July 22, 2010
Three days after getting the call he had been waiting for all his life, Kenny Hasbrouck stood silently in front of his new locker in the Miami Heat's team room and stared in disbelief. His prized Siena shirt, proudly and prominently displayed just hours before, was sliced to shreds.
Welcome to the NBA, rookie.
"Yup, they cut it into a hundred pieces," Hasbrouck recalls of his teammates. "Right after the Purdue game, as if I wasn't hurting enough."
Siena's most transcendent student-athlete vows he will never forget where he came from.
"I talk about Siena all the time," he says. "I wear my green and gold wristbands when I play, and the guys give me a hard time because they aren't the right color. I tell them (the wristbands) will always be part of my uniform. I'm a Siena Saint for life"
The first year of Kenny Hasbrouck's life after Siena had more twists and turns than a Jack Bauer visit to the Whitehouse, weaving an unlikely path from the suburban serenity of Old Loudon Road to the Art Deco neon hues of cosmopolitan South Beach. The voyage allowed Hasbrouck to briefly taste the sweetness of realizing his ultimate goal, but much work remains.
Hasbrouck went undrafted last June before catching the attention of the Heat. He was invited to a minicamp in Miami after making the Memphis Grizzlies's summer-league roster. Miami's interest grew when they saw the 6-3 guard perform. He was one of the final rookies who remained as summer faded to fall and appeared a strong candidate for the team's opening day roster, before an ankle injury curtailed his journey.
Following a successful stint in the NBA's Developmental League, Hasbrouck inked two separate 10-day contracts with the Heat in March before signing for the remainder of the season on April 5. He never appeared in a game, and although the Heat's affinity for his skills is obvious, his future with the franchise remains uncertain.

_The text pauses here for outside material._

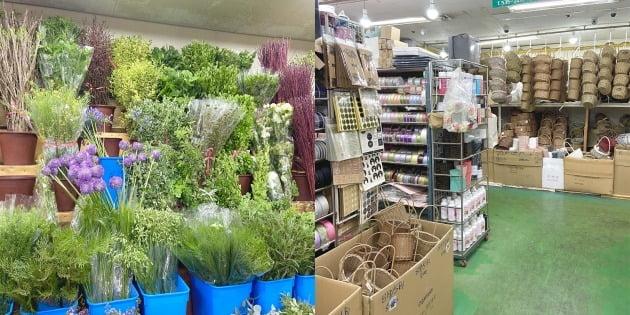 △(왼쪽부터)그린식물 판매 상가와 꾸미기 재료 판매 상가.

The latest stop was Las Vegas where last week Hasbrouck played for the Heat's summer-league team, and a shot at reclaiming his valuable roster spot. He excelled, leading the team with 13.6 points over the five games while shooting 49% from the field and 45% from 3-point range. The performance couldn't have come at a better time.
"Every time you step on the floor, you have something to prove," Hasbrouck said when asked if he felt pressure to perform. "But my mindset was just to make good decisions with the basketball and take good shots when I was open. Our team didn't have a real strong scoring threat, so our coaches told us to just move the ball and shoot with confidence when we had good looks."

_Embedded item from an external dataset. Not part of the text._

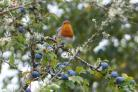 Robin red breast singing his heart out surrounded by autumnal berries. Picture: Karl Shaw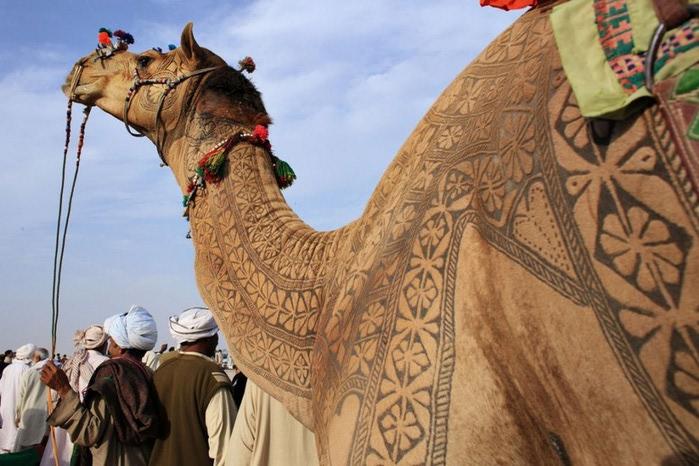 Фигурная стрижка верблюдов 5 (700x466, 104Kb)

Miami made waves this offseason by assembling a triumvirate of talent in LeBron James, Chris Bosh and franchise player Dwayne Wade. With dwindling cap space, the Heat have continued adding pieces of the puzzle in the last week, including Zydrunas Ilgauskas, Mike Miller, Dexter Pittman, and Jamaal Magloire. The Heat also re-signed Udonis Haslem and Joel Anthony.
Hasbrouck remains as one of 17 players listed on the Miami Heat's website roster. Two players are unsigned draft picks and four others are free agents. Under the new collective bargaining agreement, each team is required to carry 12 players on its active list, and at least one player, and no more than three, on its inactive list, which includes any players sent to the NBA Development League.
The Palm Beach Post reports the Heat is expected to add one more point guard and a player from its summer-league roster, which the paper claims could be Hasbrouck, to round out the maximum 15 member roster.
"The biggest challenge is not knowing what the future holds," Hasbrouck says. "I know the organization much better (than I did last year), know what they want me to produce, but at the end of the day it's a business and they have to do what's best for them."
Hasbrouck said his teammates in Miami help him keep the proper mindset and have given him great advice.
Dwayne Wade? "He is a true teammate," Hasbrouck says. Quentin Richardson? "He went out of his way to show me the ropes. Told me to keep grinding, to always be a professional and to realize it may take time to get where I want to but never to give up."
Hasbrouck hopes Miami's future plans involve him, and an opportunity to play for what may be the most followed team in the history of the sport.
When asked about the possibility of suiting up with the King, Chris Bosh and D-Wade, Hasbrouck laughs, contemplates the magnitude of the possibility and offers: "It's kind of like our Big Three," referring to Siena's class of Ronald Moore, Alex Franklin and Edwin Ubiles. "Our Big Three on steroids."